Photoinduced Curtius rearrangements of fluorocarbonyl azide, FC(O)N3: a QM/MM nonadiabatic dynamics simulation.

Abstract

Upon either photolysis or pyrolysis, carbonyl azide can eliminate molecular nitrogen along with the formation of isocyanate. Though two different pathways (namely stepwise versus concerted) have been proposed, the detailed decomposition mechanism is still elusive to date. Herein, we have employed combined electronic structure calculations and nonadiabatic dynamics simulations to study the radiationless deactivation and rearrangement mechanisms of FC(O)N3 in the S3, S2, S1, and S0 states in an argon matrix.

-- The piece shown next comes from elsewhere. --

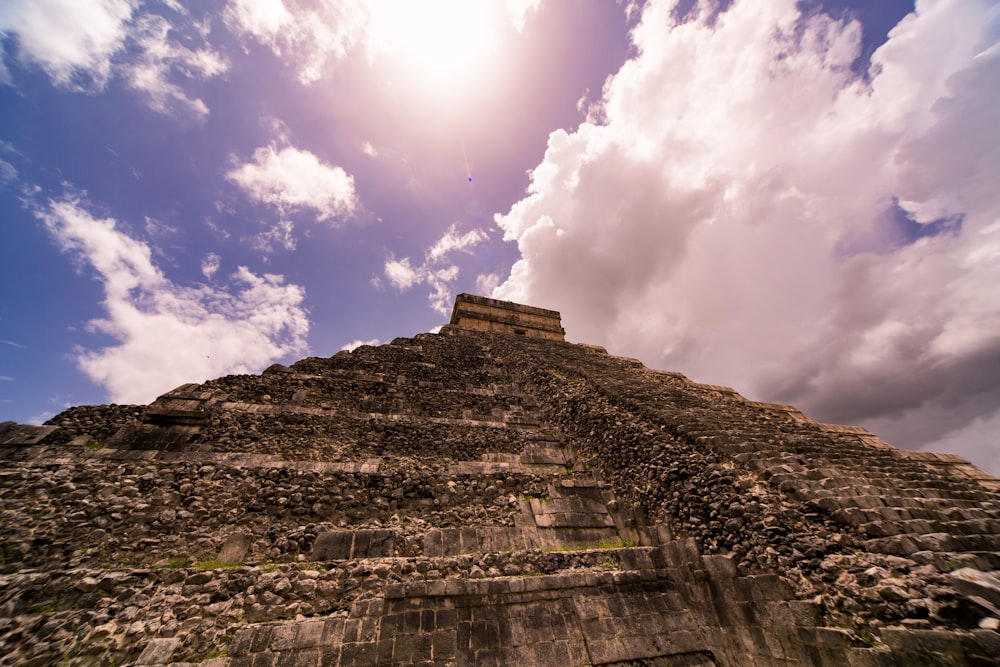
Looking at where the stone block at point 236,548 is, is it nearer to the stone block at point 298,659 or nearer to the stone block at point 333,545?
the stone block at point 333,545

On the basis of QM(CASPT2)/MM calculations, we found that, upon 193 nm irradiation, the excited-state decay of FC(O)N3 from the S3 state via S2 and S1 to the S0 state is an ultrafast process and could be completed within 100 fs, and a subsequent Curtius rearrangement occurs in the period of ∼300 fs; the elimination of N2 and the formation of fluorocarbonyl nitrene FC(O)N could take place in both S1 and S0 states rather than in higher excited states; the isomerization from FC(O)N to FNCO involves a stepwise mechanism and could only be found in the S0 state. This mechanistic scenario has been verified by both electronic structure calculations and full-dimensional trajectory-based "on the fly" QM(CASPT2)/MM nonadiabatic dynamics simulations. Finally, the currently calculated results provide important mechanistic insights for similar carbonyl azides.